> **WORK REQUEST**
Repeat every entry word for word, but leave the images out of your copy.

[Opening RECORDS SHOWN section]

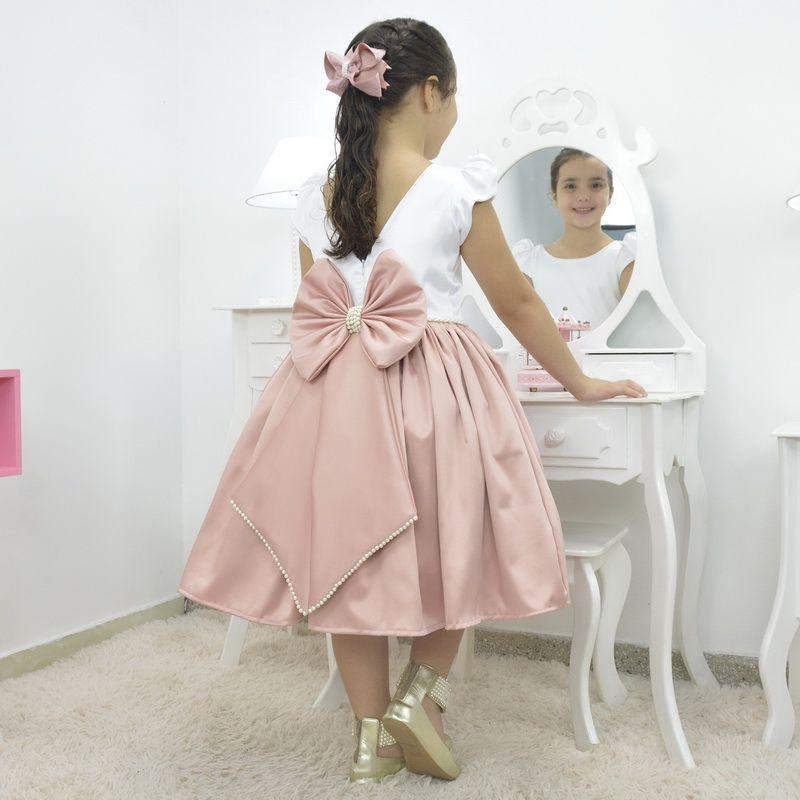 Vestido infantil branco com rosa seco - Bordado na cintura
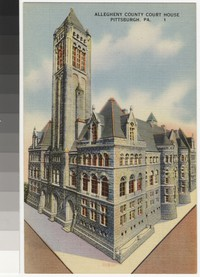 Allegheny County Courthouse, Pittsburgh, Pennsylvania, 1930-1944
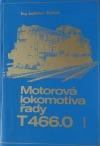 Motorová lokomotivy řady T 466.0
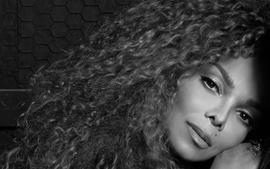 Is Janet Jackson Spilling Details On Bizarre Lifestyle Of Michael Jackson In New Documentary?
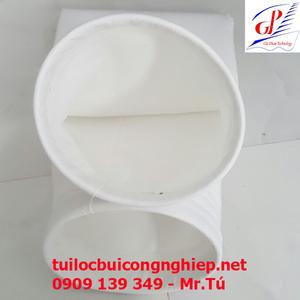 Túi lọc bụi polyester (PE500)
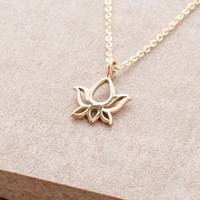 Delicate Blooming Lotus Necklace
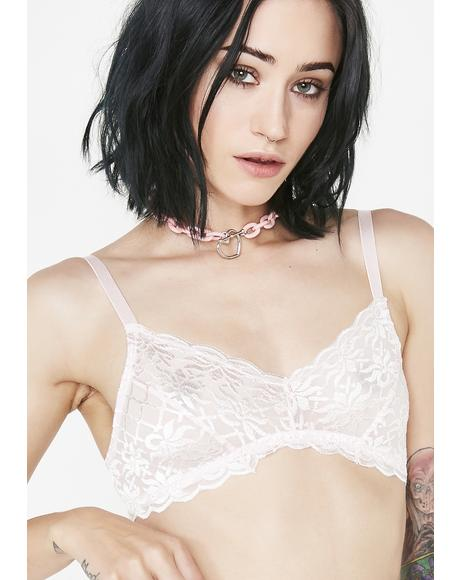 Take Notice Sheer Bralette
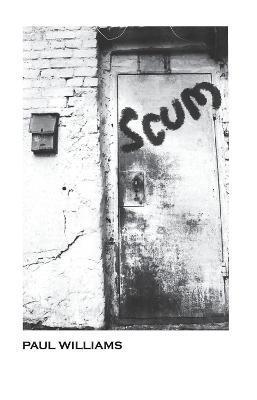 Scum (Hardback)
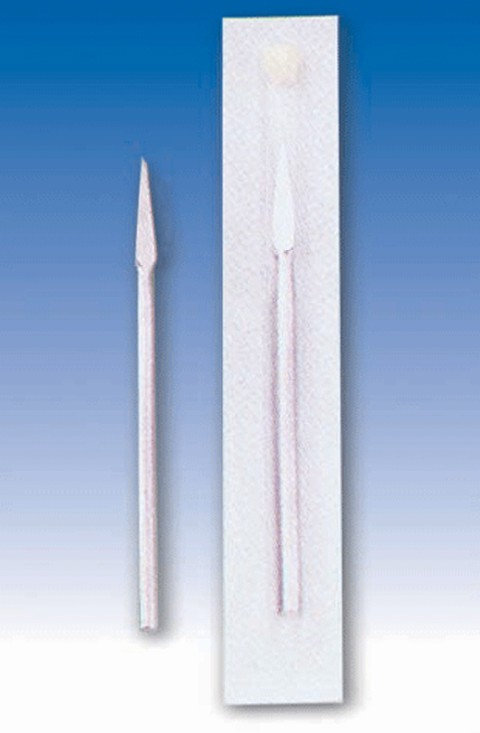 3-Edged Bleeding Needles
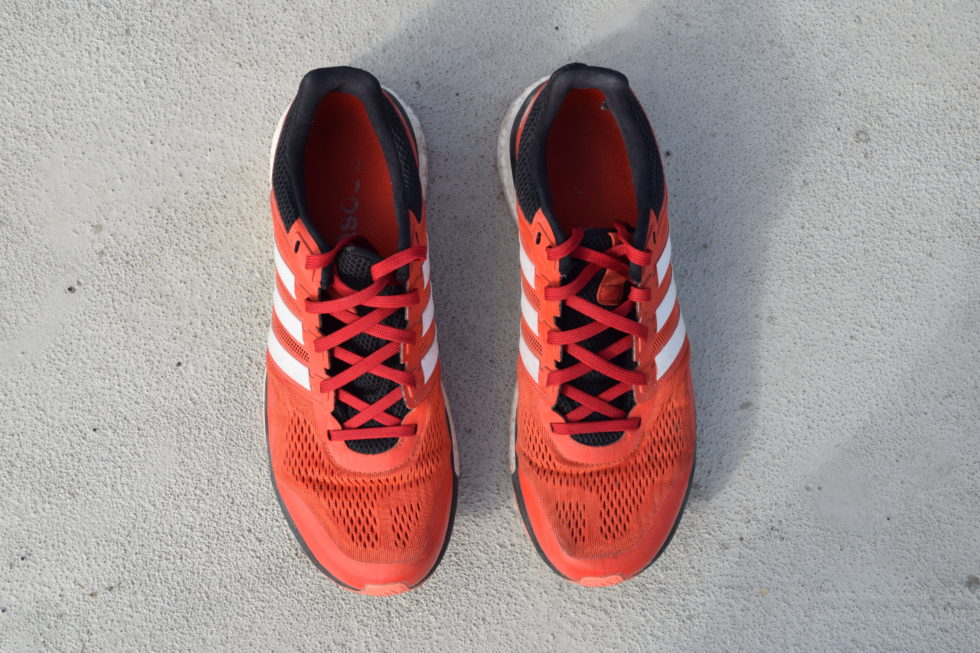 adidas-supernova-glide-8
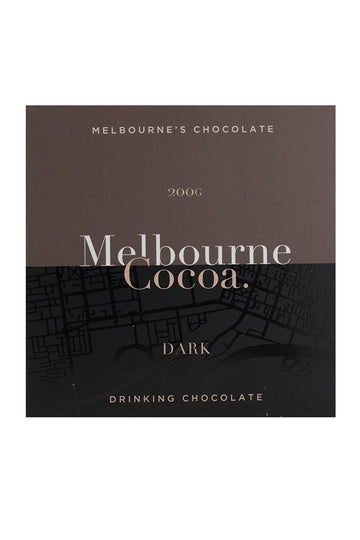 Melbourne Cocoa Drinking Chocolate Dark Powder 200 G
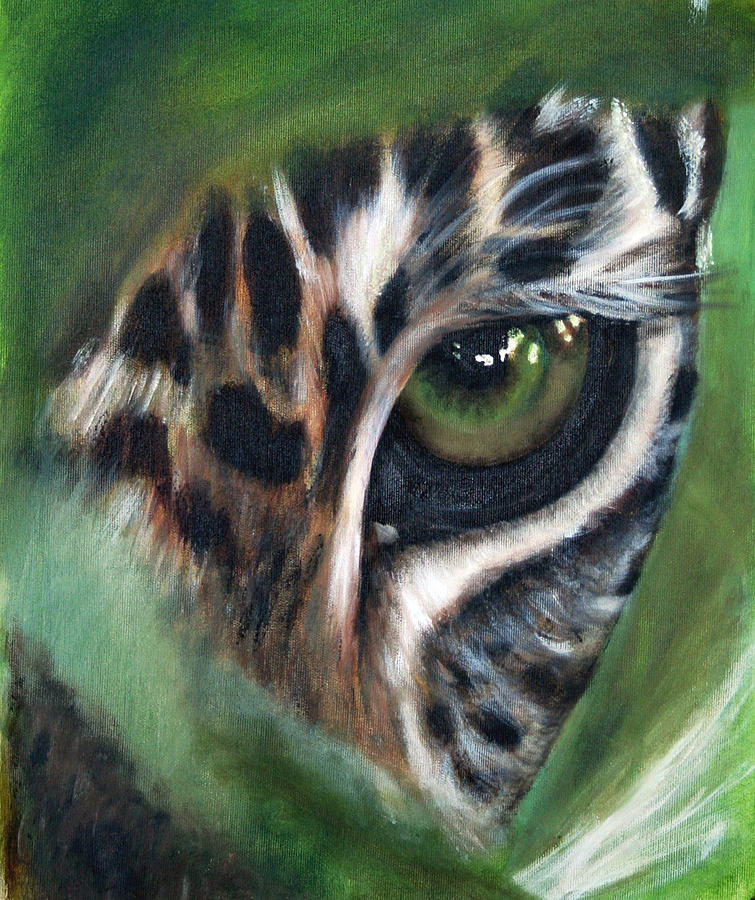 Animals Painting - Watching You Watching Me by Fiona Jack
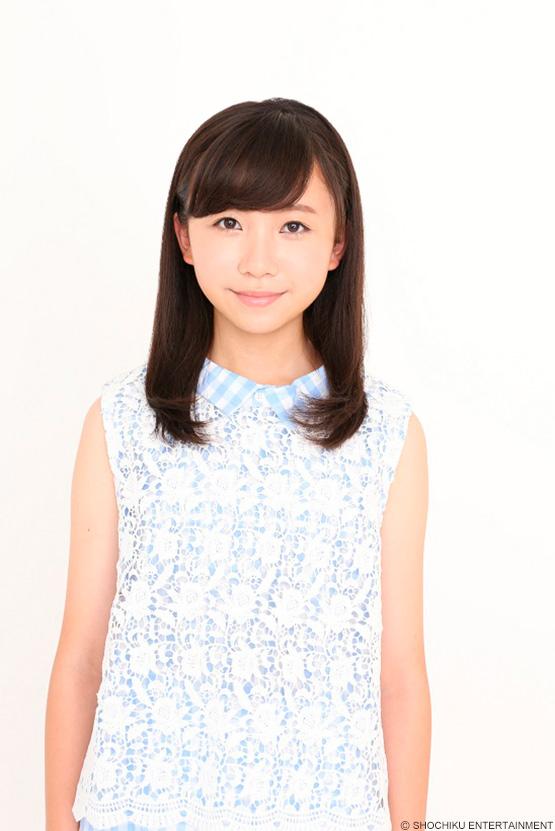 actress_11_g1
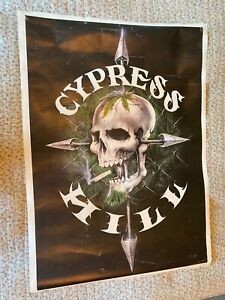 Art print POSTER Rappers in Cypress Hill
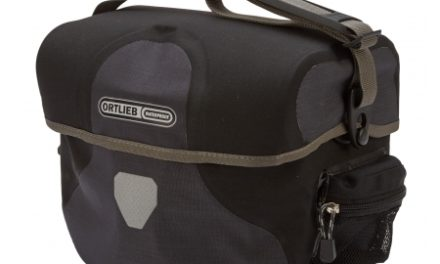 Ortlieb Ultimate 6 Plus Granite – Grå/sort – 8,5 liter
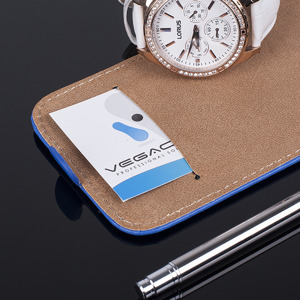 FLIP CASE COVER magnet SAMSUNG GALAXY GRAND PRIME SM-G530 sapphire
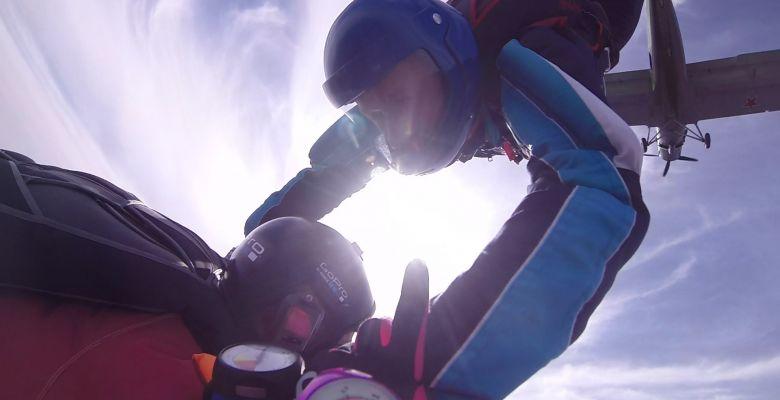 Как стать парашютистом?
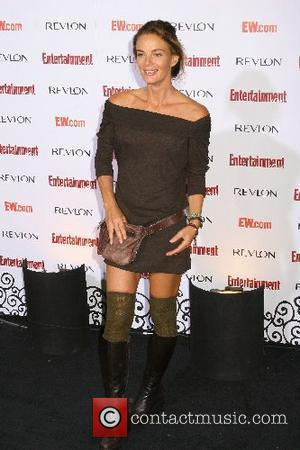 Gabrielle Anwar Entertainment Weekly's 5th Annual Pre-Emmy Celebration - Arrivals Hollywood, California - 15.09.07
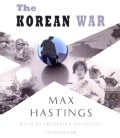 The Korean War (CD-Audio)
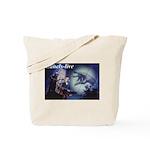 Edhels Bag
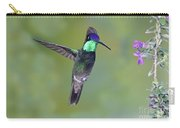 Magnificant Hummingbird Carry-all Pouch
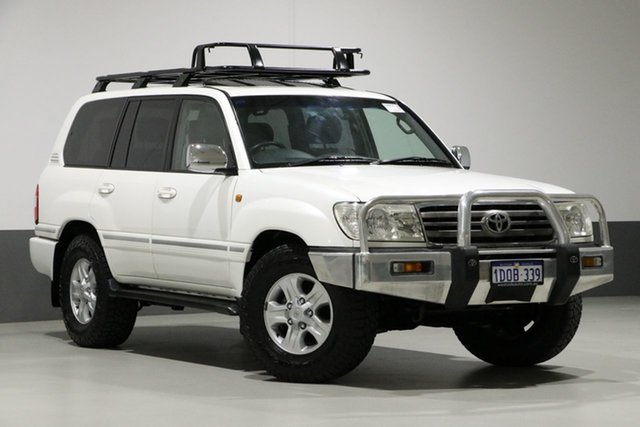 Used Toyota Landcruiser UZJ100R Upgrade Sahara (4x4), 2005 Toyota Landcruiser UZJ100R Upgrade Sahara (4x4) White 5 Speed Automatic Wagon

[Closing RECORDS SHOWN section]

> **OUTPUT OF THE TASK**
 Vestido infantil branco com rosa seco - Bordado na cintura
 Allegheny County Courthouse, Pittsburgh, Pennsylvania, 1930-1944
 Motorová lokomotivy řady T 466.0
 Is Janet Jackson Spilling Details On Bizarre Lifestyle Of Michael Jackson In New Documentary?
 Túi lọc bụi polyester (PE500)
 Delicate Blooming Lotus Necklace
 Take Notice Sheer Bralette
 Scum (Hardback)
 3-Edged Bleeding Needles
 adidas-supernova-glide-8
 Melbourne Cocoa Drinking Chocolate Dark Powder 200 G
 Animals Painting - Watching You Watching Me by Fiona Jack
 actress_11_g1
 Art print POSTER Rappers in Cypress Hill
 Ortlieb Ultimate 6 Plus Granite – Grå/sort – 8,5 liter
 FLIP CASE COVER magnet SAMSUNG GALAXY GRAND PRIME SM-G530 sapphire
 Как стать парашютистом?
 Gabrielle Anwar Entertainment Weekly's 5th Annual Pre-Emmy Celebration - Arrivals Hollywood, California - 15.09.07
 The Korean War (CD-Audio)
 Edhels Bag
 Magnificant Hummingbird Carry-all Pouch
 Used Toyota Landcruiser UZJ100R Upgrade Sahara (4x4), 2005 Toyota Landcruiser UZJ100R Upgrade Sahara (4x4) White 5 Speed Automatic Wagon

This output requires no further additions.